How much due diligence is enough?
“They can’t touch me. I do my homework”
-John Boyd
How much investment due diligence is enough? How much is too much?
The amount of research an investor should do before making an investment depends on three factors: 1) Size of Position 2) Illiquidity of position, and 3) Contrary nature of position.
The Kelly Criterion is a good heuristic, although in real life we never know exact probabilities. Most investments will succeed or fail on one or two factors. The key is to identify those and understand them better then the person selling to us. Anything beyond that is just for fun. Indeed a lot of investors really like to dig. But the 80/20 rule applies. Think jiujitsu not powerlifting.
Position Size
Position sizing is part math and part psychology. The bigger a position, the more a person has to check and double check. This isn’t just a number in a spreadsheet. Conduct a premortem. What is the maximum pain you can take? The only way to survive a large position going against you is to have the confidence in your research.
Its critical not to get causation wrong here. If “concentration” is part of one’s identity as an investor, there is a major risk confirmation bias will takeover and more research will just make them more sure of a false idea. Remember smarter people are actually at greater risk of confirmation bias.
If the facts lineup, it might make sense to “go for the jugular”.
Illiquidity
For most individual investors, illiquidity is a secondary concern. Nonetheless an investor must consider it. An investor can easily sell a widely traded stock or ETF. But for illiquid positions, an investor needs to learn that information ahead of time.
Decisions that are easy to reverse can be made quickly. Decisions that are difficult or impossible to reverse require more analysis up front.
Contrarian nature
Markets are usually right. The more out of consensus a view is, the more data and analysis an investor must have to back it up. “Who is on the other side?” is probably the most important question in investing. I’m only comfortable if I understand the contrary position better than people who hold it.
Active investing requires active thinking.
With investment research an hour of active critical thinking is worth more than a week of passive reading
Techniques of due diligence depend on what’s available, and also on an individual personality. Some people are good at plowing through footnotes or analyzing sentiment data, others are highly skilled at interviewing industry experts. Since computers read 10-Ks the minute they come out, its essential to get creative with due diligence, but this does not mean digging for the sake of digging.
Example:
I was researching, a venture capital focused business development company (BDC) liquidation. Its investments holdings consisted of preferred stock in 11 venture stage companies, with most of the value concentrated in the top five holdings.

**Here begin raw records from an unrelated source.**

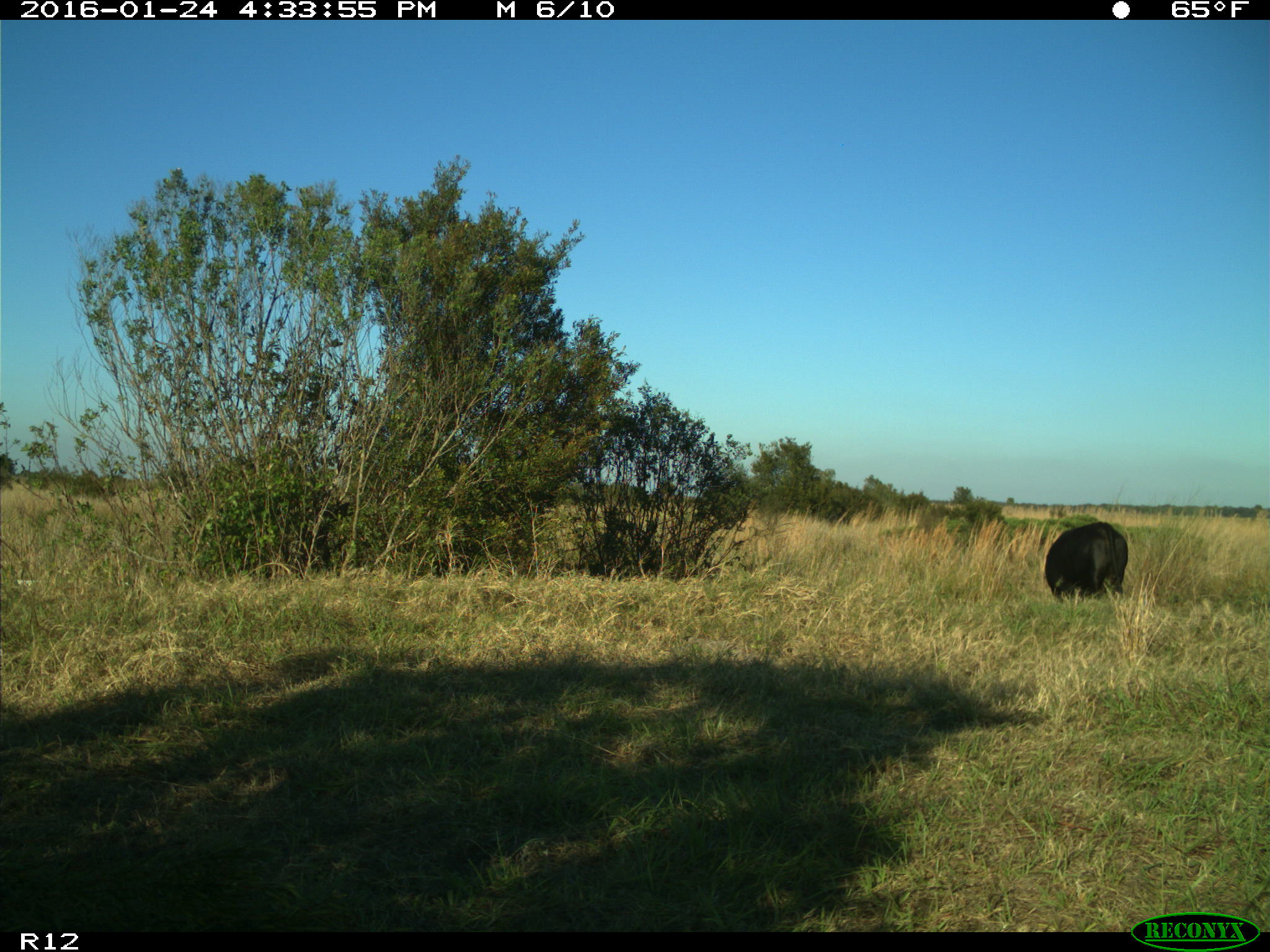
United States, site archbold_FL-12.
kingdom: Animalia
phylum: Chordata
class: Mammalia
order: Artiodactyla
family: Bovidae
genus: Bos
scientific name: Bos taurus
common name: domestic cow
Bos taurus (domestic cow).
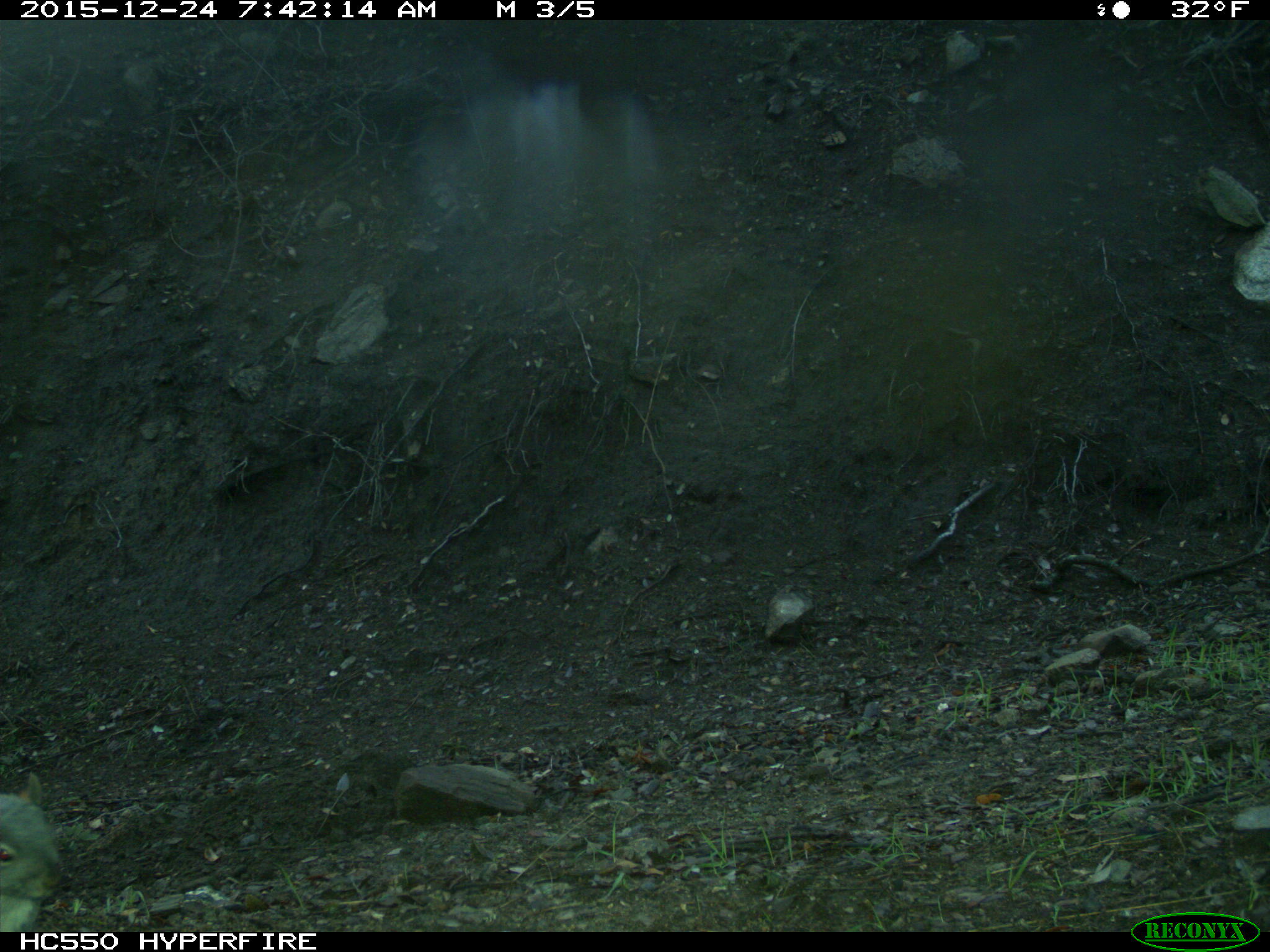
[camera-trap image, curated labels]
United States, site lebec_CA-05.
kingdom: Animalia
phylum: Chordata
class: Mammalia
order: Rodentia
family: Sciuridae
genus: Sciurus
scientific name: Sciurus carolinensis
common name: eastern gray squirrel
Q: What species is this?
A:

Although there was limited publicly available information on the financial condition or valuation of each individual holding, the filings disclosed the aggregate range and average of the metrics and assumptions used by the company in the valuation process to arrive at fair value of Level 3 Assets on the financial statements. My interest was piqued when I noticed that other public BDCs that owned some of the same asset were marking them at much higher prices. Nonetheless, I needed to verify the viability, and growth potential of the main underlying businesses.
I approached this issue from multiple angles:
One of the company’s largest assets was preferred stock in a company that operated a dating site. With permission from my wife, I set up a fake profile to see how the interface of the website and app worked, and to verify that there were indeed a large number real people using it in my area, and a few other cities I checked. This helped me corroborate information from user reviews I had read.
The company owned stock in a highly specialized medical testing startup. I reviewed the background of top employees on LinkedIn, university websites, and various scientific journals. Additionally I discussed the business idea with friends in academia. They verified that the idea had a reasonable chance of working, and would require an advanced degree to replicate.
Accounting rules gave management ample discretion on how to report the holdings on the balance sheet. I carefully reviewed everything they had disclosed about their valuation process, and tracked changes in language between different filings over time.
I also contacted the management of the BDC, and was able to reach the people in charge of the valuation process on the whole portfolio. They helped me understand the facts they were using to justify the valuations supplementing my careful reading of the public disclosure. The conversation verified that the BDC was indeed serious about liquidating its portfolio. Further they candidly reminded me how valuing the portfolio conservatively made the tax consequences of converting to a liquidating trust more favorable for investors(the management group was also a large shareholder).
I did a lot of unconventional work, but didn’t mindlessly dig for more info. It wasn’t a huge position but since its going to be locked up in a non transferable liquidiating trust, and it was an idea most people thought too ugly, a bit of extra work was justified.
The company already paid back most of my initial investment after selling one investment and the portfolio still has a lot of value. The true test will be in the final IRR when its all said and done.